On 10/20/2017 06:46 PM, Michael Coffey wrote:
> I guess there is no solution or workaround for the addBinaryContent bug, so I have to write code to read directly from segment data. If not writing Java, I guess I have to do readseg-dump and then parse the output text file.
> 
> 
> -- original message --
> I think I have an instance of the known bug https://issues.apache.org/jira/browse/NUTCH-2186
> 
> I need to keep raw html in my Solr index (or somewhere) so that an external tool can access it and parse it. So, I added addBinaryContent and base64 to my indexing command. On the very first segment, I get a bunch of failures with messages that say "String length must be a multiple of four." The same is true if I omit the base64 argument.
> 
> Is there a workaround or fix for this issue? I am using Nutch 1.12 and Solr 5.4.1.
>

Re: addBinaryContent and string length must be a multiple of four

Posted by Michael Coffey <mc...@yahoo.com.INVALID>.
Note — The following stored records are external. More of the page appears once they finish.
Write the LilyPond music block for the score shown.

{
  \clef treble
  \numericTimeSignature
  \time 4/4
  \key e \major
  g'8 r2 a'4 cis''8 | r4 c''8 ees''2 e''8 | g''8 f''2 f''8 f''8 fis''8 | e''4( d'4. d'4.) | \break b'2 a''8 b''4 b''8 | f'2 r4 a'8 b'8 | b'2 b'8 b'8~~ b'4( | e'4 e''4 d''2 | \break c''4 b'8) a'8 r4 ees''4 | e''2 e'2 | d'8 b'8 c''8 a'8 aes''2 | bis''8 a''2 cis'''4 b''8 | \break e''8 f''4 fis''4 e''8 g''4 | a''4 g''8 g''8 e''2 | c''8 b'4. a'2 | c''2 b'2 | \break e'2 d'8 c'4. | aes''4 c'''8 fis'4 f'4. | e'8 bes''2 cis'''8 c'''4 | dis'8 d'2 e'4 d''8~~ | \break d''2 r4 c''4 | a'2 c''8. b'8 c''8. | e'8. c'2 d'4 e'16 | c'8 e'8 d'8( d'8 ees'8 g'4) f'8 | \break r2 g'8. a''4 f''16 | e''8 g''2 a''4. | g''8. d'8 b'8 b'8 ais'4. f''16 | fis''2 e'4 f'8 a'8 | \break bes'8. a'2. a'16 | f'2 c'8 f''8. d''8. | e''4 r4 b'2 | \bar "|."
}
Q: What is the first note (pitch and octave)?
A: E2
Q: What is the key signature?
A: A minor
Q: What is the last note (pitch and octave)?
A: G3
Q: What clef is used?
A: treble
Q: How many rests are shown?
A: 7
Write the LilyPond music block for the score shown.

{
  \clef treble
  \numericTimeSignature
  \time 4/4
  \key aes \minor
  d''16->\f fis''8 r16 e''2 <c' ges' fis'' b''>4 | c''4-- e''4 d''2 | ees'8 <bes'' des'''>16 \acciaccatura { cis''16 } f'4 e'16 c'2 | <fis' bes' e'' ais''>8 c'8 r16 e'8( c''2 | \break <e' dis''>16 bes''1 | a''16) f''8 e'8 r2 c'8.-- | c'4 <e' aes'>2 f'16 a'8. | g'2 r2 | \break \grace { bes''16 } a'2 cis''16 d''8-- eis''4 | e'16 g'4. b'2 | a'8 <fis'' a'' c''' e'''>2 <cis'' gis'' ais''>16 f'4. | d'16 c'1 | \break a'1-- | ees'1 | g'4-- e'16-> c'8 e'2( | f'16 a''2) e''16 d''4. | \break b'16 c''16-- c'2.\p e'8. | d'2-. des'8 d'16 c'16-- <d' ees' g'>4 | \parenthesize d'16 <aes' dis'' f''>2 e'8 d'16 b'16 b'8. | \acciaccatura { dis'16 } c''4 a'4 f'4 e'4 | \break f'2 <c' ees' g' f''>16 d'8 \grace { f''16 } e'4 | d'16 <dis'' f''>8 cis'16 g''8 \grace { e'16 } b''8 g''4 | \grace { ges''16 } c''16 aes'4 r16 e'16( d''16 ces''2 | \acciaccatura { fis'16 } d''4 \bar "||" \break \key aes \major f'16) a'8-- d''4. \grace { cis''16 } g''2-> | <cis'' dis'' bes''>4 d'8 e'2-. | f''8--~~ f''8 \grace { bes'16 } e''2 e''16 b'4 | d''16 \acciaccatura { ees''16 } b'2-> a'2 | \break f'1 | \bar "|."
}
I guess there is no solution or workaround for the addBinaryContent bug, so I have to write code to read directly from segment data. If not writing Java, I guess I have to do readseg-dump and then parse the output text file.


-- original message --
I think I have an instance of the known bug https://issues.apache.org/jira/browse/NUTCH-2186

I need to keep raw html in my Solr index (or somewhere) so that an external tool can access it and parse it. So, I added addBinaryContent and base64 to my indexing command. On the very first segment, I get a bunch of failures with messages that say "String length must be a multiple of four." The same is true if I omit the base64 argument.

Is there a workaround or fix for this issue? I am using Nutch 1.12 and Solr 5.4.1.